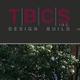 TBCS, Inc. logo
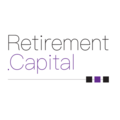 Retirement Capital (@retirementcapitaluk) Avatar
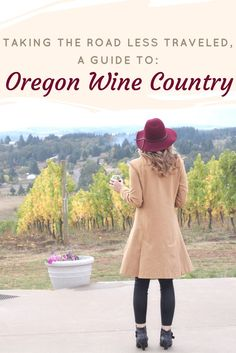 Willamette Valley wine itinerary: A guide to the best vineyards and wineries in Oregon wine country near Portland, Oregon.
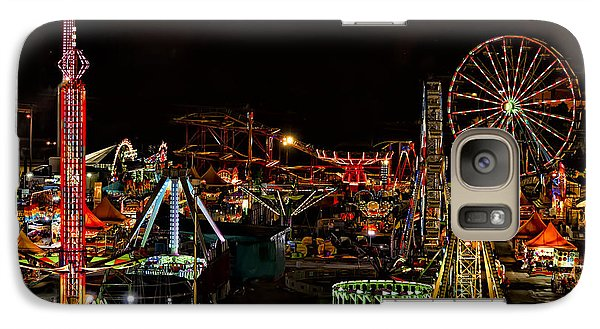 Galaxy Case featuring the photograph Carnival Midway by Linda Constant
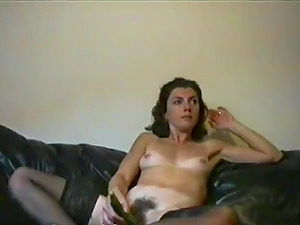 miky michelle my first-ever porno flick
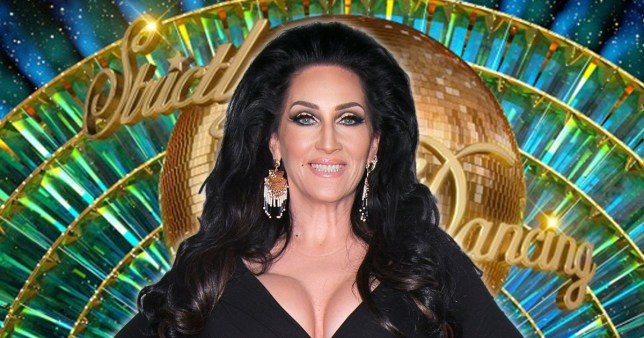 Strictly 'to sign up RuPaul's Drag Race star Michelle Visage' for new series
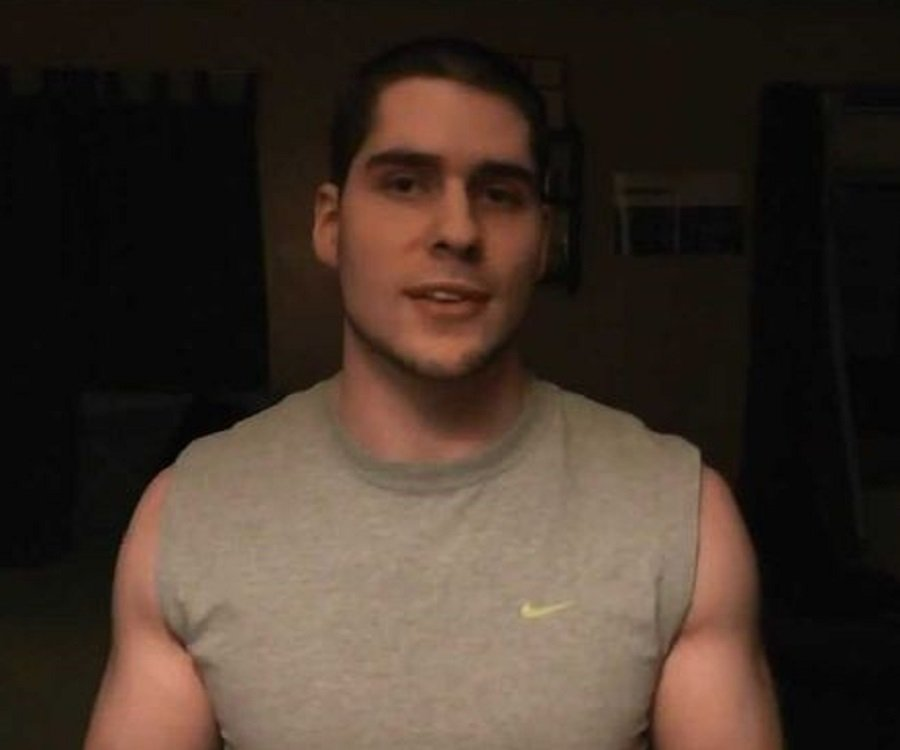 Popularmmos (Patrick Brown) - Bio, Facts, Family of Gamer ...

::::

» **About this exercise**:
Could you write out the records again exactly, omitting each image?

» **Response**:
 TBCS, Inc. logo
 Retirement Capital (@retirementcapitaluk) Avatar
 Willamette Valley wine itinerary: A guide to the best vineyards and wineries in Oregon wine country near Portland, Oregon.
 Galaxy Case featuring the photograph Carnival Midway by Linda Constant
 miky michelle my first-ever porno flick
 Strictly 'to sign up RuPaul's Drag Race star Michelle Visage' for new series
 Popularmmos (Patrick Brown) - Bio, Facts, Family of Gamer ...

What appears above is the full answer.